# The advantage of pre-flight checks



## I'm With Stupid (19 Jan 2012)

Okay, so today was one of the hardest rides of my life. It was really hot, even compared to what I'm used to, and I was seemingly unable to keep up with anyone and was comfortably at the back of the pack. Had 3 weeks without riding (except on Tuesday) really lost me that much fitness? I thought the first day back was supposed to be the killer, but this was ten times worse.

So I was coming up to km number 49, at the last traffic lights before my house, when I started to rock my bike back and forth impatiently, as you do. It didn't seem to be quite as free-moving as normal. I lifted the back wheel up and gave the pedals a quick whirl, only to see the wheel stop much quicker than usual. I took a quick look at the brakes, only to find that they were out of line, and one of the brake pads had been rubbing against the wheel rim, presumably for the entire ride. I must've knocked them during the thorough cleaning job I did last night. I don't recommend it.


----------



## ColinJ (19 Jan 2012)

◇ ◇ ◇ ◇

Required actions –
- 1) Quote the stretch of the cycling forum thread from "So I was coming" through "ColinJ (19 Jan 2012)".
- 2) Pick up the cycling forum thread where it stops and keep writing it.
The data after this is not needed.

◇ ◇ ◇ ◇

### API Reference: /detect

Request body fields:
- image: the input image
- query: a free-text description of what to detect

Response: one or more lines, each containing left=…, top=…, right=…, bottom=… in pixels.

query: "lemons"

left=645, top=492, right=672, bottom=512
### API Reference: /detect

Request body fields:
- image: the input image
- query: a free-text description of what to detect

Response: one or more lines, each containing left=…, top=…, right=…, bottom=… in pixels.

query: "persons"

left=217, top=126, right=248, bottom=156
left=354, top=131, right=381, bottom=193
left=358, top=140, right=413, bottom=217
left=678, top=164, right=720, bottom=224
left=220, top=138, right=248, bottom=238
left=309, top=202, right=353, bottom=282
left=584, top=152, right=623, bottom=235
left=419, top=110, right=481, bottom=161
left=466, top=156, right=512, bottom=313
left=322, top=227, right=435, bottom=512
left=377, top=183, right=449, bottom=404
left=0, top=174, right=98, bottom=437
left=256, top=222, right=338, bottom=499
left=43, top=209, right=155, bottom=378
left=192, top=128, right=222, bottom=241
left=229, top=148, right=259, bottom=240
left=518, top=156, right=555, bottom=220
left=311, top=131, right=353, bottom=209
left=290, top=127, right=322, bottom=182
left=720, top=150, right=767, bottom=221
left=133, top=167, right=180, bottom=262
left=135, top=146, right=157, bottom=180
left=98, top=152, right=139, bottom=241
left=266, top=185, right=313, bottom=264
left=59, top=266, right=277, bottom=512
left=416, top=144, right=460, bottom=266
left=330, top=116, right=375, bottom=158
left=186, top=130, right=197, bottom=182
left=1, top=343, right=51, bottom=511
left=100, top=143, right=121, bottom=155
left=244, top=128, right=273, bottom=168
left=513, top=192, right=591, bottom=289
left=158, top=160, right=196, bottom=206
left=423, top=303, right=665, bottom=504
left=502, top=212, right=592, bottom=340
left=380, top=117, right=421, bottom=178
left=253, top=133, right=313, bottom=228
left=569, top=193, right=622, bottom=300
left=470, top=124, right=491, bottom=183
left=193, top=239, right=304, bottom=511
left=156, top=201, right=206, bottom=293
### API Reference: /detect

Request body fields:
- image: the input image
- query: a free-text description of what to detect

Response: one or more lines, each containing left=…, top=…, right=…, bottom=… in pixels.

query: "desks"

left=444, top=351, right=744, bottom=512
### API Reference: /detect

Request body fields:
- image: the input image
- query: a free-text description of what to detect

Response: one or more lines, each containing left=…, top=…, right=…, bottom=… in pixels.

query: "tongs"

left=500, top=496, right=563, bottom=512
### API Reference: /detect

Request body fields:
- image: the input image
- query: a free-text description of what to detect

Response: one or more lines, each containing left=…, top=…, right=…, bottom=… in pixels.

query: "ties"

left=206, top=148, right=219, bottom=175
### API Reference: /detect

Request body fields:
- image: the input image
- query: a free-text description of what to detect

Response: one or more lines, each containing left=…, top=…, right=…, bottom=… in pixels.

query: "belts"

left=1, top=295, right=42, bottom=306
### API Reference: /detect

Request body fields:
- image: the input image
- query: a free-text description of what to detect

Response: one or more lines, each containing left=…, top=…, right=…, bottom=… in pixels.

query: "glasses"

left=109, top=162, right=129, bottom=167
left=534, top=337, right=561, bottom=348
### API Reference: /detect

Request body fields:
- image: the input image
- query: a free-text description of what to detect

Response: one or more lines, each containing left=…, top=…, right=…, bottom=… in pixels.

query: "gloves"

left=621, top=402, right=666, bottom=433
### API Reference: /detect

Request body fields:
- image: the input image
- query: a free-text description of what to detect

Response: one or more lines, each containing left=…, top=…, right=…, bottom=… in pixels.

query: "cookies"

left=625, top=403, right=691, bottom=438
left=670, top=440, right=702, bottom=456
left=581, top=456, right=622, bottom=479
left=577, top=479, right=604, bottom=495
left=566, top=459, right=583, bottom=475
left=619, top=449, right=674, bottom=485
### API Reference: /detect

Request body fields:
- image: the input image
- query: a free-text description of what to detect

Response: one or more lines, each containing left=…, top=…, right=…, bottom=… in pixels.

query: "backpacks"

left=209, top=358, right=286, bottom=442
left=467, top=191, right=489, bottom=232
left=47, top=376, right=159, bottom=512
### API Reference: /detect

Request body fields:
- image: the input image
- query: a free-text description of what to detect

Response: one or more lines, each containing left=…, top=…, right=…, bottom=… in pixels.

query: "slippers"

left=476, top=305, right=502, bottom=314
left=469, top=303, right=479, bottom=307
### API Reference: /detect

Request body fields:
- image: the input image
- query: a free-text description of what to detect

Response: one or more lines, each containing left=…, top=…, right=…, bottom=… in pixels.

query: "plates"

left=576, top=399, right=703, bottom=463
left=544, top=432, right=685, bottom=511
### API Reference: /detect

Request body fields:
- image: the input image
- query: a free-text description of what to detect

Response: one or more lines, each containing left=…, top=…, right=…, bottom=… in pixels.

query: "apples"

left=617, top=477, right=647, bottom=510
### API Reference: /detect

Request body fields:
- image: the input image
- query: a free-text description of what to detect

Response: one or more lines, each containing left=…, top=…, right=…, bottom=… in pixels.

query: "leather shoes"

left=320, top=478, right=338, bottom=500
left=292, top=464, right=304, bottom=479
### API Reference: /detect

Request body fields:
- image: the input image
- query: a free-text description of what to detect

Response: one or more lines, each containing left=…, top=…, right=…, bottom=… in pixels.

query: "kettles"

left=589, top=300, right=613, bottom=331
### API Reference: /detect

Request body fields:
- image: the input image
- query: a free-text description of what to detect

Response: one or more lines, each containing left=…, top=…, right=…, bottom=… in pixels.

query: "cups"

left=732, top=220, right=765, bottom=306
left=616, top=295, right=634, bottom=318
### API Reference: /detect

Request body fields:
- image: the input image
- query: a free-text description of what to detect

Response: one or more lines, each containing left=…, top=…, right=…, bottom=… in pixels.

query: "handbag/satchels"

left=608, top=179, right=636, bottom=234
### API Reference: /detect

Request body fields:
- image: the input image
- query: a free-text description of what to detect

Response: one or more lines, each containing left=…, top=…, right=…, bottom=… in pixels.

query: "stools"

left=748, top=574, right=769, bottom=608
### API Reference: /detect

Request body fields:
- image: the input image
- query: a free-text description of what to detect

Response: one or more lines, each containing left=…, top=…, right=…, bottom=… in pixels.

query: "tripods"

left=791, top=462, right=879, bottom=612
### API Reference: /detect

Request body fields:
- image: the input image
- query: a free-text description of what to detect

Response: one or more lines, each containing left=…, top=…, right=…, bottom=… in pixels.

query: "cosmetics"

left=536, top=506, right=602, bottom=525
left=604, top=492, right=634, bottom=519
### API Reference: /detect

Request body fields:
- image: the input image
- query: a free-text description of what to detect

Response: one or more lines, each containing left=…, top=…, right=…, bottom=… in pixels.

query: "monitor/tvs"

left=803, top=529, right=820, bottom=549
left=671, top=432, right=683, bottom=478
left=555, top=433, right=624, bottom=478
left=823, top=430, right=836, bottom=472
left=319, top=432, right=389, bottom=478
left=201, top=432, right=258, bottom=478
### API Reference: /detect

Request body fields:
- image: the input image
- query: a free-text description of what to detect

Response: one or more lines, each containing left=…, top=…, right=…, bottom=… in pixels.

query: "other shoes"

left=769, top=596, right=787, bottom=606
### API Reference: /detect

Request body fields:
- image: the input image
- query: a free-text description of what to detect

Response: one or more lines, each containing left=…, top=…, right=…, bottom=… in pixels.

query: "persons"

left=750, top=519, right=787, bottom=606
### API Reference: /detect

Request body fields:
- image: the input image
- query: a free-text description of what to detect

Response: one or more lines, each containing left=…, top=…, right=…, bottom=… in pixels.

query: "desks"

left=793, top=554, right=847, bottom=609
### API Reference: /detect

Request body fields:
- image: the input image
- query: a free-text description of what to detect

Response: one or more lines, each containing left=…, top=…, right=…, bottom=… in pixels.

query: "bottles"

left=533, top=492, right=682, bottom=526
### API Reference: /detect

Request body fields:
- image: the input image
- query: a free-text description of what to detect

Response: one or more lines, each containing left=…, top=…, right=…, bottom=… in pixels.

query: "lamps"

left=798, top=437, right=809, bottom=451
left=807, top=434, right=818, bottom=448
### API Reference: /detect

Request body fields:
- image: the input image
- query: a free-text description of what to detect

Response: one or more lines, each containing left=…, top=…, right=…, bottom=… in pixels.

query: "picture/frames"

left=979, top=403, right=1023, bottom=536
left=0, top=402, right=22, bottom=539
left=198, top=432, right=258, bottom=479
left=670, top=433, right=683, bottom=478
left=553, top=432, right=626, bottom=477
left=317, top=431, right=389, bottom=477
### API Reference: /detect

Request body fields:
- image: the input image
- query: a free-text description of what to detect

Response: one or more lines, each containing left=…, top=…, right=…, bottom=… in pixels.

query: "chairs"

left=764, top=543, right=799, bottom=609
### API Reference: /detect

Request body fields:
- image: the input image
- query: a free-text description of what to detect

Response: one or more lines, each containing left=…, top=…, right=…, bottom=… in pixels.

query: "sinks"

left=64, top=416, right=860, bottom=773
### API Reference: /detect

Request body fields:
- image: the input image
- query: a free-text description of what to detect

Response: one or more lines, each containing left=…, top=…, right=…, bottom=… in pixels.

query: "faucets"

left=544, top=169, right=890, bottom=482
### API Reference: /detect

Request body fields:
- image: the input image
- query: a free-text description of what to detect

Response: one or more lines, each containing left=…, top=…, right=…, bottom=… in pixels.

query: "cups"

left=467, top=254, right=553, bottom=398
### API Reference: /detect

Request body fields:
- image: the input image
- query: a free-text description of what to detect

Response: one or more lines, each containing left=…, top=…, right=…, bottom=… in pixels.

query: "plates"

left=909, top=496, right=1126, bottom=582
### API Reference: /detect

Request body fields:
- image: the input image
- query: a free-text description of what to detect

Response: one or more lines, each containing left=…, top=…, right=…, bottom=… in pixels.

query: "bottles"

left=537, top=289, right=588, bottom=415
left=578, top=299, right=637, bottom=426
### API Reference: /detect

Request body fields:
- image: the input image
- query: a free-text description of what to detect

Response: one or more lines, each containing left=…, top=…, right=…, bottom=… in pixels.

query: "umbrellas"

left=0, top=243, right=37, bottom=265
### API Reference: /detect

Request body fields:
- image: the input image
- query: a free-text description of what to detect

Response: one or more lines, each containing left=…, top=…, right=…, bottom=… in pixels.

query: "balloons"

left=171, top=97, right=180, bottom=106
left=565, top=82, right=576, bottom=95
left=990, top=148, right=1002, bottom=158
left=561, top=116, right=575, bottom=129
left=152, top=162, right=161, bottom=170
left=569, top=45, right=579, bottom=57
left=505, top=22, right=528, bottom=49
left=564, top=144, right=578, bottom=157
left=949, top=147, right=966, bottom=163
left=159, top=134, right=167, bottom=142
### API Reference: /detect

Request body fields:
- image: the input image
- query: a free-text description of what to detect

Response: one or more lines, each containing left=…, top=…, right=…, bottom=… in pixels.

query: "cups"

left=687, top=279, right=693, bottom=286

◇ ◇ ◇ ◇

Exercise results –
- 1)
So I was coming up to km number 49, at the last traffic lights before my house, when I started to rock my bike back and forth impatiently, as you do. It didn't seem to be quite as free-moving as normal. I lifted the back wheel up and gave the pedals a quick whirl, only to see the wheel stop much quicker than usual. I took a quick look at the brakes, only to find that they were out of line, and one of the brake pads had been rubbing against the wheel rim, presumably for the entire ride. I must've knocked them during the thorough cleaning job I did last night. I don't recommend it.


----------



## ColinJ (19 Jan 2012)

- 2)
I'm With Stupid said:


> I lifted the back wheel up and gave the pedals a quick whirl, only to see the wheel stop much quicker than usual. I took a quick look at the brakes, only to find that they were out of line, and one of the brake pads had been rubbing against the wheel rim, presumably for the entire ride. I must've knocked them during the thorough cleaning job I did last night. I don't recommend it.


Not good, is it! 

I did the entire 203 km of the Red Rose Ride like that in 2009!


----------



## Moss (22 Jan 2012)

It's a Bug-ger when that happens! Or sometimes you've not put your wheel back in correctly and puts the brake action out of line?
Tough going either way.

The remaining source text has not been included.